(Excerpts from spatial question data)
☆ ☆ ☆ ☆ ☆ ☆ ☆
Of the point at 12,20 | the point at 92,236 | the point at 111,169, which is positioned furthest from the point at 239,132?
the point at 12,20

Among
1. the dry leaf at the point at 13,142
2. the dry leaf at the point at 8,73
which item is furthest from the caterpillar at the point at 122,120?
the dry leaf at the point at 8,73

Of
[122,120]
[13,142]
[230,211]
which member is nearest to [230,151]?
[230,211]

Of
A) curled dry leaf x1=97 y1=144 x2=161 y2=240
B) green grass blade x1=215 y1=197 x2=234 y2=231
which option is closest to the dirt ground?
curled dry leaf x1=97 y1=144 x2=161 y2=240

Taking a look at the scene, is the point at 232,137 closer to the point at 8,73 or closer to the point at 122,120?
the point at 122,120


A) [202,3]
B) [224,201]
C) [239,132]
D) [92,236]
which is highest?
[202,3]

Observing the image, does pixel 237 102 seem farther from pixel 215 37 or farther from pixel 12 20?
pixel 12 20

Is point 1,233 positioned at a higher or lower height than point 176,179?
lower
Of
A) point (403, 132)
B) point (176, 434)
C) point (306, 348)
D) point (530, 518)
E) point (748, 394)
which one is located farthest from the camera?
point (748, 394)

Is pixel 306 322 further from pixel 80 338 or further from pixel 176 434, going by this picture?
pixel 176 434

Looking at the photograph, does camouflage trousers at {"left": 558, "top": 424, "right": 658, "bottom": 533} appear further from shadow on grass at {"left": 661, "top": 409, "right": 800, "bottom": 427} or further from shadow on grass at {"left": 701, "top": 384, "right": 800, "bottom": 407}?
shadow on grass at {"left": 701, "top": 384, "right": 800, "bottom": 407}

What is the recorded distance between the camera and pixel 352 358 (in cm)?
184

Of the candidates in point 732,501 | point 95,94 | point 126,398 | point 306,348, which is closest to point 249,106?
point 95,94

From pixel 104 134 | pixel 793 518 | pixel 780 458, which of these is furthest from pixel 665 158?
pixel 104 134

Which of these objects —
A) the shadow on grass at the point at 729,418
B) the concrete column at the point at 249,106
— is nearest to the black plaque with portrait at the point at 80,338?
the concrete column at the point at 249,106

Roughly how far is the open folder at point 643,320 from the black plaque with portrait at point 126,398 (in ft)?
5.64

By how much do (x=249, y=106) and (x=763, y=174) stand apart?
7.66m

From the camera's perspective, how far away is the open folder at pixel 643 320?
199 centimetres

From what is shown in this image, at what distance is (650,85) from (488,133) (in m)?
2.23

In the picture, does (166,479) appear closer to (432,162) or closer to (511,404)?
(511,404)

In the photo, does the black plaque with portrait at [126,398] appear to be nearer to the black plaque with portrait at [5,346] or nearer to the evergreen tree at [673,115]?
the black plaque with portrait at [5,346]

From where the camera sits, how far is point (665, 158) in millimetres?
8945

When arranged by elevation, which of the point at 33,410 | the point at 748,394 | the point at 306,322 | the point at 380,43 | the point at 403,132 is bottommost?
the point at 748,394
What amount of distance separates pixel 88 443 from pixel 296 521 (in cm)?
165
☆ ☆ ☆ ☆ ☆ ☆ ☆
Edit the records above so that "caterpillar" reads "larva". Keep every other part of the lines the same.

Task solution =>
Of the point at 12,20 | the point at 92,236 | the point at 111,169, which is positioned furthest from the point at 239,132?
the point at 12,20

Among
1. the dry leaf at the point at 13,142
2. the dry leaf at the point at 8,73
which item is furthest from the larva at the point at 122,120?
the dry leaf at the point at 8,73

Of
[122,120]
[13,142]
[230,211]
which member is nearest to [230,151]?
[230,211]

Of
A) curled dry leaf x1=97 y1=144 x2=161 y2=240
B) green grass blade x1=215 y1=197 x2=234 y2=231
which option is closest to the dirt ground?
curled dry leaf x1=97 y1=144 x2=161 y2=240

Taking a look at the scene, is the point at 232,137 closer to the point at 8,73 or closer to the point at 122,120?
the point at 122,120


A) [202,3]
B) [224,201]
C) [239,132]
D) [92,236]
which is highest?
[202,3]

Observing the image, does pixel 237 102 seem farther from pixel 215 37 or farther from pixel 12 20?
pixel 12 20

Is point 1,233 positioned at a higher or lower height than point 176,179?
lower
Of
A) point (403, 132)
B) point (176, 434)
C) point (306, 348)
D) point (530, 518)
E) point (748, 394)
which one is located farthest from the camera?
point (748, 394)

Is pixel 306 322 further from pixel 80 338 or further from pixel 176 434, going by this picture?
pixel 176 434

Looking at the photograph, does camouflage trousers at {"left": 558, "top": 424, "right": 658, "bottom": 533} appear further from shadow on grass at {"left": 661, "top": 409, "right": 800, "bottom": 427} or further from shadow on grass at {"left": 701, "top": 384, "right": 800, "bottom": 407}?
shadow on grass at {"left": 701, "top": 384, "right": 800, "bottom": 407}

What is the recorded distance between the camera and pixel 352 358 (in cm)?
184

Of the candidates in point 732,501 | point 95,94 | point 126,398 | point 306,348, which is closest to point 249,106?
point 95,94

From pixel 104 134 | pixel 793 518 | pixel 780 458, which of these is furthest from pixel 665 158?
pixel 104 134

Which of these objects —
A) the shadow on grass at the point at 729,418
B) the concrete column at the point at 249,106
— is nearest to the black plaque with portrait at the point at 80,338?
the concrete column at the point at 249,106

Roughly how far is the open folder at point 643,320 from the black plaque with portrait at point 126,398 (in ft)?
5.64

By how much do (x=249, y=106) and (x=763, y=174) stand apart?
7.66m

From the camera's perspective, how far away is the open folder at pixel 643 320?
199 centimetres

From what is shown in this image, at what distance is (650,85) from (488,133) (in m)?
2.23

In the picture, does (166,479) appear closer to (432,162) or closer to (511,404)?
(511,404)

In the photo, does the black plaque with portrait at [126,398] appear to be nearer to the black plaque with portrait at [5,346] or nearer to the evergreen tree at [673,115]?
the black plaque with portrait at [5,346]

From where the camera sits, how far is point (665, 158) in millimetres?
8945

When arranged by elevation, which of the point at 33,410 | the point at 748,394 | the point at 306,322 | the point at 380,43 | the point at 403,132 is bottommost?
the point at 748,394
What amount of distance separates pixel 88 443 from pixel 296 521 (in cm)?
165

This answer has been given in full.